February 11, 2008

It Has Its Ups and Downs...

...does that rickety elevator we call life. Not much in the way of down time right now--I'm woefully behind on visiting all of your lovely blogs, but I thought I'd grab a few minutes to post in between grading essay paragraphs and spiffing up my website and gearing up for the big Cybils announcement.

So, writers: we spend a lot of time working on those little details of characters to make them fully come alive. One of those many details--one which I don't consider often enough--is laughter. How do your characters laugh? I don't mean a mere giggle vs. a guffaw. Do they wheeze? Squeal? Snort? Do they sound like they're on the verge of hysteria? Today on my local NPR station I heard a segment from Radiolab's most recent program on laughter. The part I caught included a group of "professional laughers" who, essentially, have found themselves increasingly out of work because of the decline of the sitcom in favor of the rise of reality television. There's something very sad about that; the end of an era.

Then I went into the grocery store. When I came out again and got back into my car, the Laughter program had gone on to a new segment, about a mysterious epidemic of contagious laughter that afflicted a community in Tanzania in 1962. The story was fascinating, and not, as it turned out, particularly funny, but it reminded me of another great component of laughter--its ability to spread, to make us silly, to remind us of childhood and of good times. Maybe, next time you've got writer's block, try laughter?

It's a good thing I listened to this wonderful program, because in a way it fortified me for the "down" part of today's ups and downs...today I got my "Dear Writer" letter from the Delacorte Press Contest for a first YA novel. I wasn't as sad as I sometimes am when I get a rejection letter; I honestly didn't expect to win this time. But I did start asking myself uncomfortable questions, and I wonder if other writers have struggled with these: How many rejections should one accumulate for a novel before calling it quits and shoving it in a drawer? Or, at that point, should one consider more revision, even if you've done all the revision you feel you can do without turning the piece into something entirely different? Is there ever a good time to decide that a piece should be entirely different?

That's one I struggle with a lot. I find it difficult to judge how far to take revisions before the story I have isn't the same story any more--and whether that's a bad thing. Or whether it's better to start afresh. I don't know. There's probably no one answer to that question, and for me, every project is different so I can't imagine there's a magic formula. Doesn't stop me wishing for one, though...

Don't forget to tune in tomorrow for a special Sherri L. Smith guest post, kicking off her blog tour for Hot, Sour, Salty, Sweet!

4 comments:

Sara said...

I remember getting my rejection from the Delacorte fiction contest (for middle grade, not YA.) The form letter came with another letter, which sang the praises of the winning entry. I did not read it with a good attitude. :)

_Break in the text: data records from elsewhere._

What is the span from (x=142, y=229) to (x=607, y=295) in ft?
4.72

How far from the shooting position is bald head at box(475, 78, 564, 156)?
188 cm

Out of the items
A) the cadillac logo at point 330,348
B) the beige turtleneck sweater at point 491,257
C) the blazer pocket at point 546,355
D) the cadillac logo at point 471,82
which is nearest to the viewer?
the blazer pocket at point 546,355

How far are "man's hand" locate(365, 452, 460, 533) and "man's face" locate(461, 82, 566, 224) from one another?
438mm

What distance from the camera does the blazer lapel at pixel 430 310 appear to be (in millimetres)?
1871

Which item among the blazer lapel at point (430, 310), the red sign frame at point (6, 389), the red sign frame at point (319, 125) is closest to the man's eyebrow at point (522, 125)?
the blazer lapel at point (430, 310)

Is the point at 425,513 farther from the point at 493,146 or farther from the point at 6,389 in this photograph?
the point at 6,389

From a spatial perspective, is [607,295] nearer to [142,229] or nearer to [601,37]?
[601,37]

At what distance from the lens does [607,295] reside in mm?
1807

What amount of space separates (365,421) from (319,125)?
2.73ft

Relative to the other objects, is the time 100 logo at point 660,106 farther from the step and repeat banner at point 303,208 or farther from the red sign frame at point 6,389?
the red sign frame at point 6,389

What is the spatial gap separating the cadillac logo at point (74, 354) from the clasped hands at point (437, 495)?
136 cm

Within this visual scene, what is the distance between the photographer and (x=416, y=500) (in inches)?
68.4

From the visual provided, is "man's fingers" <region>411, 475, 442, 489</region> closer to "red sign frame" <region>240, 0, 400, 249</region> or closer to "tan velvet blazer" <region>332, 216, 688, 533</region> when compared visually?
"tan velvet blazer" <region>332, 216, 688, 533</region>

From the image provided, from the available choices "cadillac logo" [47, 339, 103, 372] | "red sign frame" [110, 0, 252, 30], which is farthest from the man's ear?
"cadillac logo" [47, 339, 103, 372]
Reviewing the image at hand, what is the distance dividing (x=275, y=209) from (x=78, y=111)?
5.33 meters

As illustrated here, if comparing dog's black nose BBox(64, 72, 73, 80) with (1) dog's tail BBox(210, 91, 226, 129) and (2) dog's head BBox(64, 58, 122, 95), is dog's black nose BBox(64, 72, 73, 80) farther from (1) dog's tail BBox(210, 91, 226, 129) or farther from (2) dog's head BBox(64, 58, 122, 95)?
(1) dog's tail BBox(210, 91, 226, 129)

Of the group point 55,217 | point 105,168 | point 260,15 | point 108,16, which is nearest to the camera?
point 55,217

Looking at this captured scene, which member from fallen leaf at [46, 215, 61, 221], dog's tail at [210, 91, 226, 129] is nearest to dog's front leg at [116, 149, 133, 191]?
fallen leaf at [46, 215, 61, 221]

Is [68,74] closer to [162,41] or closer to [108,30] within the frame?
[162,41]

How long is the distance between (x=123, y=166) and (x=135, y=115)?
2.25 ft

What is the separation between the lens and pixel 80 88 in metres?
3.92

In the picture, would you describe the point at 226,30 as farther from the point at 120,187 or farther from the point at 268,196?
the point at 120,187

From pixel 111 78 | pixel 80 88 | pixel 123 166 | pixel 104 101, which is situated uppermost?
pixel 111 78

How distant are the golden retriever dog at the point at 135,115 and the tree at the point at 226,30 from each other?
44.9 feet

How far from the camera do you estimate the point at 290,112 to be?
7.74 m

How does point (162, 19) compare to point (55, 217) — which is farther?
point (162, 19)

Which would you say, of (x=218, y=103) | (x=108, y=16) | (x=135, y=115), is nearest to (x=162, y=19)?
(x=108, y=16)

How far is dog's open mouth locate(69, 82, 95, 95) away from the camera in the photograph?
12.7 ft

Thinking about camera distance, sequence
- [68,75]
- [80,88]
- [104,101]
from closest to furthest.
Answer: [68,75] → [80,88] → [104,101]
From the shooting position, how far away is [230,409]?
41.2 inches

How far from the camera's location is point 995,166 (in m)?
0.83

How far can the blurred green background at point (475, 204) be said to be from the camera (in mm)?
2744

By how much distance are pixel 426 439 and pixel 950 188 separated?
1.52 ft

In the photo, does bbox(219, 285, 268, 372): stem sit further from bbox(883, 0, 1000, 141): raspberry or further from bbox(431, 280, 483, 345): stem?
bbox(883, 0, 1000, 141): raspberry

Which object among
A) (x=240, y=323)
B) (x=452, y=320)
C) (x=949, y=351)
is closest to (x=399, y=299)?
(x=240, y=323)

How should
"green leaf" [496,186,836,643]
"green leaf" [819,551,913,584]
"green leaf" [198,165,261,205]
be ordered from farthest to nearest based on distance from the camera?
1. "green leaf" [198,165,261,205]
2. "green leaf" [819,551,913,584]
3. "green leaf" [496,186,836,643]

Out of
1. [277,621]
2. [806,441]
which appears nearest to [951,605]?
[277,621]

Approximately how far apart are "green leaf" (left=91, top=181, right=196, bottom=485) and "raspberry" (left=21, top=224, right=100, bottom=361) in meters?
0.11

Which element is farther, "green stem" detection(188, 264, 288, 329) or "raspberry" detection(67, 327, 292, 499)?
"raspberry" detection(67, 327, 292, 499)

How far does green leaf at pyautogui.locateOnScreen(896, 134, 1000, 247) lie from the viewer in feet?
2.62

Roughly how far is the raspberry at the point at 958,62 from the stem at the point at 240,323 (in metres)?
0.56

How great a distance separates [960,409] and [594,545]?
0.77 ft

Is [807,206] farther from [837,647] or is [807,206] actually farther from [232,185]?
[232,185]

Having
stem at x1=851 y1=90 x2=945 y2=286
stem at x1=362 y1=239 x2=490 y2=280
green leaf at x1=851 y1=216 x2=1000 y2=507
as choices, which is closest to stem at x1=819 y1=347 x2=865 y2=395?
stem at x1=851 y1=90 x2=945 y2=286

Never give up on something that YOU believe in. You can put it away for a bit, and work on something new, but pull it out and check on it every few months. See how you feel. You'll know what to do.

Colleen said...

The rejection letter is always hard and it's annoying too - because the whole thing is so subjective. I got many rejection letters for "Flying Cold" and thought maybe I was nuts to keep trying - the book isn't conventionally written in plot-driven format and it was on a subject that no one writes about. And then it got passed by someone else to the lady who became my agent and she loved it - LOVED IT - and got me going on another book (the memoir) and is hoping to package them together.

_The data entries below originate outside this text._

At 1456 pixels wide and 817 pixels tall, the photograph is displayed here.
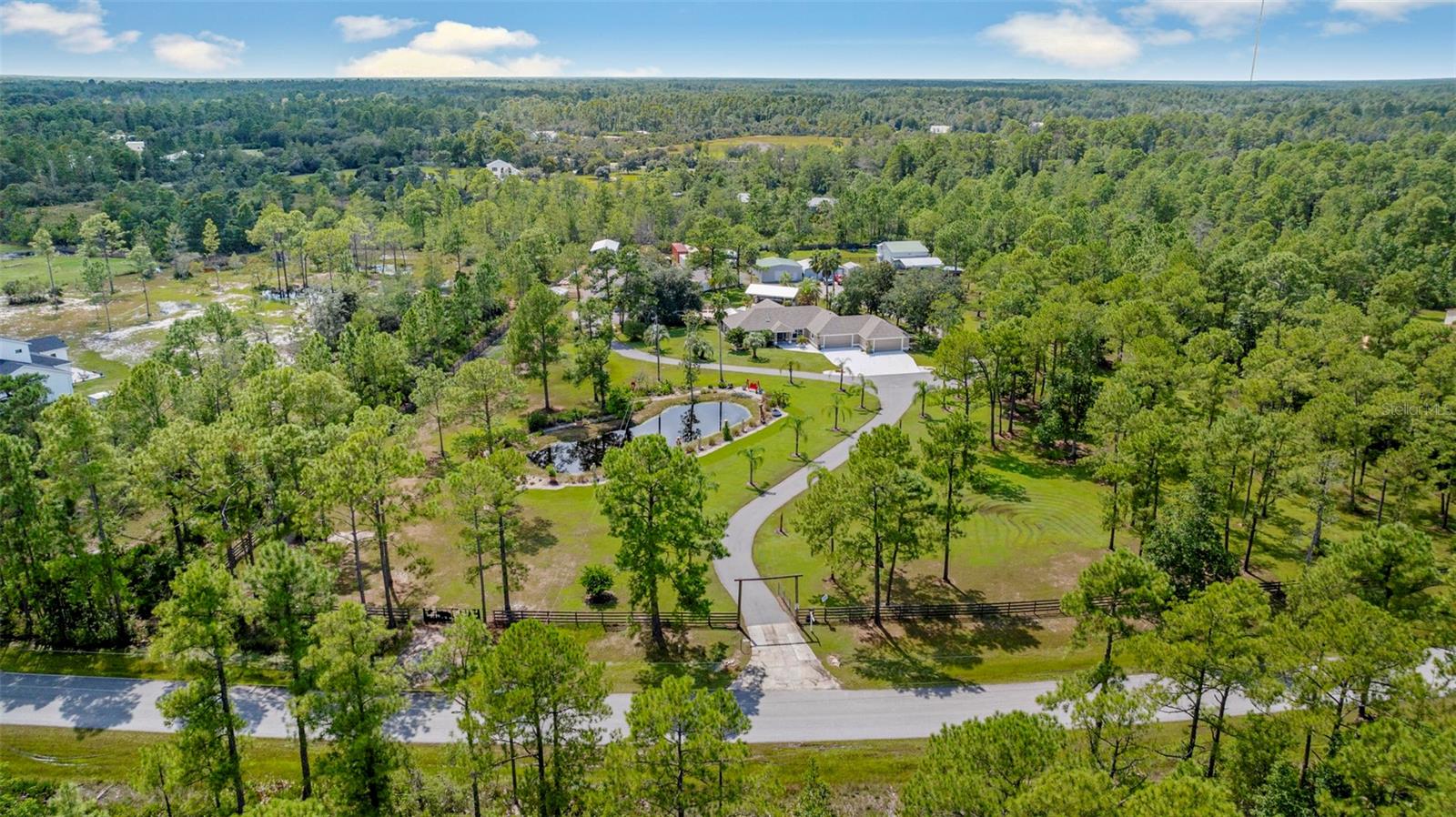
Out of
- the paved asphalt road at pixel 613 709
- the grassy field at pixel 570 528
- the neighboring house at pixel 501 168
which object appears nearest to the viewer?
the paved asphalt road at pixel 613 709

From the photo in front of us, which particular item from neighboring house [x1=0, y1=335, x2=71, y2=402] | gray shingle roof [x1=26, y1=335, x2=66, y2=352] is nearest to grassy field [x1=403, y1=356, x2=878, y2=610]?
neighboring house [x1=0, y1=335, x2=71, y2=402]

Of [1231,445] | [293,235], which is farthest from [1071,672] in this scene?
[293,235]

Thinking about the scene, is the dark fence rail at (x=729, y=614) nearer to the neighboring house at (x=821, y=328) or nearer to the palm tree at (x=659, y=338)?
the palm tree at (x=659, y=338)

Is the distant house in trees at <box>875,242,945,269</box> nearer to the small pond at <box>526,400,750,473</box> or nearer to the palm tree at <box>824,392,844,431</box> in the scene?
the palm tree at <box>824,392,844,431</box>

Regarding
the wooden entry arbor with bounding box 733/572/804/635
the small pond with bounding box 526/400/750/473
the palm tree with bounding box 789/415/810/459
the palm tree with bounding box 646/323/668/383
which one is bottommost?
the wooden entry arbor with bounding box 733/572/804/635

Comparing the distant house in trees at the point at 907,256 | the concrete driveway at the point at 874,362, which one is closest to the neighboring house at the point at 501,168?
the distant house in trees at the point at 907,256

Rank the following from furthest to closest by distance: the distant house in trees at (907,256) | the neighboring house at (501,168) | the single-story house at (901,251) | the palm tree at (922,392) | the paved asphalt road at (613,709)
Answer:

It's weird because I believed in all of this but was losing my belief until someone I never met (and still have only spoken to) told me it was really really good. Then I got confident again. I'm so glad I was stubborn enough to hang in there though - I'm with Sara. As long as you believe in it, then don't stop looking for that agent(or other publishing professional) who believes in it too.

a. fortis said...

Thanks, guys. I guess I just need periodic reassurance that I'm on the right road to keep me going through the next round!

TadMack said...

Remember the novel about fathers and sons that I just revised and revised and it still went to six houses and they all passed?

And I was so dead set against removing one major plot element?

That mss. has been sitting in a drawer for almost a year and a half now, and I just woke up the other morning with a lightning bolt slamming into my head as to how to rewrite it without that major plot element, in a way that would work.

One thing I have learned is to not become too attached to anything. If the genius is within you, then trashing things and trying again means that further genius will be revealed.

You have the germ of such a great idea in Latte. When I need to revise what I consider to be a "great" story already, I start by subtracting elements. Starting from a single story thread and working backwards might help. How would the story change if there were no trip to look forward to? If the girls weren't Seniors? If they were, say, freshman or eight graders? What if they had to live with the choices they made and not get to ride off into the sunset of college?

Pretty soon you'll find your mind picking things apart as you ponder what's really necessary to the plot and what isn't, and then what's left you can make stronger...

Mi dos centavos, sorry to ramble so long!